Wut mit Kulisse

von Alexander Jürgs

Mannheim, 5. Mai 2018. Hier spricht das Prekariat. Überlebensgroß, die Köpfe fünf, sechs, sieben Meter hoch, neongreller Hintergrund. Per Videoprojektion lässt Volker Lösch die Pizzaboten und Putzkräfte, die Mini- und Ein-Euro-Jobber, die Zeitarbeiter und die Soloselbständigen, die freie Werbegrafikerin, die Regieassistentin, den Mann von der Security-Firma, der kaum einmal weniger als zwölf Stunden schuftet, zu Wort kommen.
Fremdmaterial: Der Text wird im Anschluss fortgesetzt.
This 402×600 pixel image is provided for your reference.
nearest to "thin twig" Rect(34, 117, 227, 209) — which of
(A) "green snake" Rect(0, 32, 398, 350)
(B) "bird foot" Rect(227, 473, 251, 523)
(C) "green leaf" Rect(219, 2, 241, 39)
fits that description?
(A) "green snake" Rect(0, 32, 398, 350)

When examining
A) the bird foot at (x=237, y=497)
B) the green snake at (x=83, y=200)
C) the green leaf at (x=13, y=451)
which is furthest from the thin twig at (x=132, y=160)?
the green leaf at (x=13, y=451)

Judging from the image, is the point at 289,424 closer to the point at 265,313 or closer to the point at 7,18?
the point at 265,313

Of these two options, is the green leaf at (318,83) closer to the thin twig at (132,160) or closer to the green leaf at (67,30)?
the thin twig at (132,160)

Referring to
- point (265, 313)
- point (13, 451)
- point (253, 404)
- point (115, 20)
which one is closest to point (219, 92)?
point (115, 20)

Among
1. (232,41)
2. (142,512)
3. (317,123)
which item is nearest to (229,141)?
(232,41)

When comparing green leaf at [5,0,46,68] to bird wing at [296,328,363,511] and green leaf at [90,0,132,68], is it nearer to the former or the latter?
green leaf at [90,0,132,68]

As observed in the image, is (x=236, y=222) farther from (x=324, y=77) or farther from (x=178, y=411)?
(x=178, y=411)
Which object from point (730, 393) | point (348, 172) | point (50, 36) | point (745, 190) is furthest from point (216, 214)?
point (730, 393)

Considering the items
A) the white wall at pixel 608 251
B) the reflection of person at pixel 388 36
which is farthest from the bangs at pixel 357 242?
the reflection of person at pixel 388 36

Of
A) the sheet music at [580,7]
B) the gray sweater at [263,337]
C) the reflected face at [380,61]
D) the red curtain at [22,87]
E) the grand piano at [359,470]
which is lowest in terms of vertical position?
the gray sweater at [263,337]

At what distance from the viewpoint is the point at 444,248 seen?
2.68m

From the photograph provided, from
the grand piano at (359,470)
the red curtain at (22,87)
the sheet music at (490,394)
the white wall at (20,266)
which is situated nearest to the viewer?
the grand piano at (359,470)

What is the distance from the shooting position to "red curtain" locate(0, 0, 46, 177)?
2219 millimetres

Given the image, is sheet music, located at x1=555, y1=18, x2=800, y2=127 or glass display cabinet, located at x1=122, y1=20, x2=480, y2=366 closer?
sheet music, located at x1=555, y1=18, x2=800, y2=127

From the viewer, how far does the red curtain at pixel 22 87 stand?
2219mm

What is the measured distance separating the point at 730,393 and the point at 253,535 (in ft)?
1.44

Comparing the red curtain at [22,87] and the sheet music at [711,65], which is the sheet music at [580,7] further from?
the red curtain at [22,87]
Sie sprechen vom Druck bei der Arbeit, von den miesen Löhnen, von den Gängelungen durchs Jobcenter, von der Scham, am "gesellschaftlichen Leben" nicht teilhaben haben zu können, und davon, wie schwer es ist, sich gegen all diesen Mist zu organisieren. "Das Schlimme ist, dass jeder, der Vollzeit arbeitet und das Leben genießt, nicht weiß, was das bedeutet: Hartz IV", sagt eine Frau. "Hartz IV, das ist wie ein Todesurteil."

Wie immer bei Lösch also: Er greift sich ein bekanntes Stück aus dem Bildungskanon, er befragt den Stoff danach, was er mit der Gegenwart zu tun hat, er lässt in seinen Inszenierungen Laienchöre auftreten und gibt Aktivisten Raum, er bringt linke Gesellschaftskritik auf die Stadttheaterbühnen. Am Mannheimer Nationaltheater, wo er zuletzt Aischylos' "Die Schutzflehenden" mit Blick auf die Flüchtlingskrise inszenierte, hat Lösch sich nun Hans Falladas großen Arme-Leute-Roman "Kleiner Mann, was nun?" (1932 von Ernst Rowohlt erstmals veröffentlicht, schnell ein Welterfolg) vorgenommen.

Der Roman erzählt präzise und in klaren Sätzen von den großen Sorgen des Kleinbürgertums während der Weltwirtschaftskrise, von der Existenzangst, vom Jeden-Pfennig-zweimal-Umdrehen, von der Unsicherheit der Arbeitswelt. Und er erzählt ganz anrührend eine Liebesgeschichte, die den Buchhalter Johannes Pinneberg und sein "Lämmchen", die Verkäuferin Emma Mörschel, verbindet. Gemeinsam kämpfen sie sich durch ihr Mistleben, geben den Glauben ans Glück nicht auf. Tankred Dorst und Peter Zadek haben den Stoff in den Siebzigern fürs Theater entdeckt, seit ein paar Jahren wird er auf Deutschlands Bühnen wieder rauf und runter gespielt. Luk Perceval hat "Kleiner Mann, was nun?" in München inszeniert und wurde damit zum Theatertreffen eingeladen; Michael Thalheimer zeigte seine Fassung in Frankfurt; in Bremen, Augsburg, Meiningen und an einigen Orten mehr wurde der Roman ebenfalls für die Bühne adaptiert.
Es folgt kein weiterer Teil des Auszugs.